Purpose: To compare warfarin therapy managed by physicians to a pharmacist-managed anticoagulation service in a long-term care facility (LTCF). The impact of oral anticoagulation monitoring by pharmacists in a LTCF has not been studied.
Methods: Patients receiving warfarin at a LTCF were identified. INRs were monitored and warfarin dosages were adjusted at the discretion of the pharmacist. After four years, a retrospective chart review was conducted. Patients were included if they were anticoagulated for a minimum of 1 month and had at least 2 INR values. Information on demographics, indication for and length of warfarin therapy, INR values, time in therapeutic range, drug interactions, and thromboembolic and bleeding events were recorded.

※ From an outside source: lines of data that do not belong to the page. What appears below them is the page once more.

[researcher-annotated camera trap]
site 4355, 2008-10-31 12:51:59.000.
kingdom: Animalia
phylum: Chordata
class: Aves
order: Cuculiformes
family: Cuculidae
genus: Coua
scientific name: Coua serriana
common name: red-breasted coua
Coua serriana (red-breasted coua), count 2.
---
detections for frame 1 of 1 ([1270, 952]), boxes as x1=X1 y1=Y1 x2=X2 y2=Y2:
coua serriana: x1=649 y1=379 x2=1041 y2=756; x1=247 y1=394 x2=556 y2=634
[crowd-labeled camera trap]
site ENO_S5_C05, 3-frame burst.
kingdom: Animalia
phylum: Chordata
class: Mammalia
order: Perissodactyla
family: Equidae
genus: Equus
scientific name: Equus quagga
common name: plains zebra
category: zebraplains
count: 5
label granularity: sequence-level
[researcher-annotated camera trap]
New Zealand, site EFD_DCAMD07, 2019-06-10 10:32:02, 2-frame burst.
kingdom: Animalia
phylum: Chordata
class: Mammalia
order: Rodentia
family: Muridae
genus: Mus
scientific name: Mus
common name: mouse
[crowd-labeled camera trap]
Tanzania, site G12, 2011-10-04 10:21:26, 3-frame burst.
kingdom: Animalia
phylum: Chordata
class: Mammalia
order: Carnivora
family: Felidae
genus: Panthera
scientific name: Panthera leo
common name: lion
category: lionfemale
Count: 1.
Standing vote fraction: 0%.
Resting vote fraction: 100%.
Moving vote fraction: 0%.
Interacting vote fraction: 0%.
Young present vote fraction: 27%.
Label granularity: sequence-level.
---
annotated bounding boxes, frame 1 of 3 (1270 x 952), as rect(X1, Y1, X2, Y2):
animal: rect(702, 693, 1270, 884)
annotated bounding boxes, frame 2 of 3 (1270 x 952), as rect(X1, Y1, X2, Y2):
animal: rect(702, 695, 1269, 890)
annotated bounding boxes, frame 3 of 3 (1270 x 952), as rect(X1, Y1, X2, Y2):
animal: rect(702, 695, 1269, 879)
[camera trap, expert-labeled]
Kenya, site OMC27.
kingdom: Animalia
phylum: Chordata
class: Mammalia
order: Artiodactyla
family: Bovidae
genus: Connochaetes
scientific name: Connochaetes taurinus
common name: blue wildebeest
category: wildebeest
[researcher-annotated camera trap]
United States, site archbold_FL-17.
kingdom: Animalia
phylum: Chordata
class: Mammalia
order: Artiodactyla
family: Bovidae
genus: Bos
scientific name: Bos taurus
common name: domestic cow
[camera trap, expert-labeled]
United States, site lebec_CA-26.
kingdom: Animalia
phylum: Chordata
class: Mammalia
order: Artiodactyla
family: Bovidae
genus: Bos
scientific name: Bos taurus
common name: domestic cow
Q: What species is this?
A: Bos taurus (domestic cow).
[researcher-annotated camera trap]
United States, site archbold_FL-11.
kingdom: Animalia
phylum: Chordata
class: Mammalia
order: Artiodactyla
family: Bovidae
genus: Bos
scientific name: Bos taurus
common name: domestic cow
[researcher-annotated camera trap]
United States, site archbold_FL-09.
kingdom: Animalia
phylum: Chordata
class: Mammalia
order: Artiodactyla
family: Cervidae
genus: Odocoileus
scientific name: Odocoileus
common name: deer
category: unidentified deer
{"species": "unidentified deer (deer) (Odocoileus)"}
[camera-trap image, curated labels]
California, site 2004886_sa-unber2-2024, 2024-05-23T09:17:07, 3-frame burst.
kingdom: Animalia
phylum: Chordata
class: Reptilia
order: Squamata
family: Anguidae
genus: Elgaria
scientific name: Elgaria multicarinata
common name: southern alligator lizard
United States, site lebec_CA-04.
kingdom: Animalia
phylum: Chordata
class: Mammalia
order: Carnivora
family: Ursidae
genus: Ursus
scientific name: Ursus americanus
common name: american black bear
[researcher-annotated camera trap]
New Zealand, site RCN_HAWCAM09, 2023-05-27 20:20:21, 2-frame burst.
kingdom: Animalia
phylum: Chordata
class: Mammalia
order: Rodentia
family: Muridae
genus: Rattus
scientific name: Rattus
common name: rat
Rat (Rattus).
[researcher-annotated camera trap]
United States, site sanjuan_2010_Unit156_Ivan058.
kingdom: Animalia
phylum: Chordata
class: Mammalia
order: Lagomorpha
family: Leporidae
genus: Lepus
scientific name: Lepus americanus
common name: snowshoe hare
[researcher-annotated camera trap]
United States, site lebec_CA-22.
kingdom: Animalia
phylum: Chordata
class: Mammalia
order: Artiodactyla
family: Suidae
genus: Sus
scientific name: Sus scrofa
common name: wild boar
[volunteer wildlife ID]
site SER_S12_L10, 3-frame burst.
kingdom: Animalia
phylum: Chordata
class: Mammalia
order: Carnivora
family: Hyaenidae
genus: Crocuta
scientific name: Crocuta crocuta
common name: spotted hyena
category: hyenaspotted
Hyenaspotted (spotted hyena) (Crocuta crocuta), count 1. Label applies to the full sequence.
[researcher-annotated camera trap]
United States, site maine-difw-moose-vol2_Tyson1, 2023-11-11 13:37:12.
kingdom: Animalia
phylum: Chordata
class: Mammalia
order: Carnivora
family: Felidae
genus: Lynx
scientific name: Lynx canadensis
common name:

Results: A total of 316 patients met our inclusion criteria. The post-pharmacist TTR was 64% compared to 29% before intervention. The extended TTR (goal INR +/- 0.2) was 76% post-pharmacist intervention and 43% prior to the intervention. Before pharmacist intervention 47% of INRs were less than 2 and 2% were greater than 4, compared to 24% of INRs less than 2 and 1% greater than 4 following intervention. No adverse events were reported.
Conclusion: Although there were limitations to this retrospective analysis, the results of this study demonstrate that a clinical pharmacist does improve the management of anticoagulation therapy by increasing the TTR and decreasing supra and subtherapeutic INRs. The clinical pharmacist provides a consistent approach to anticoagulation management, and is an asset that should be utilized in caring for patients in LTCF.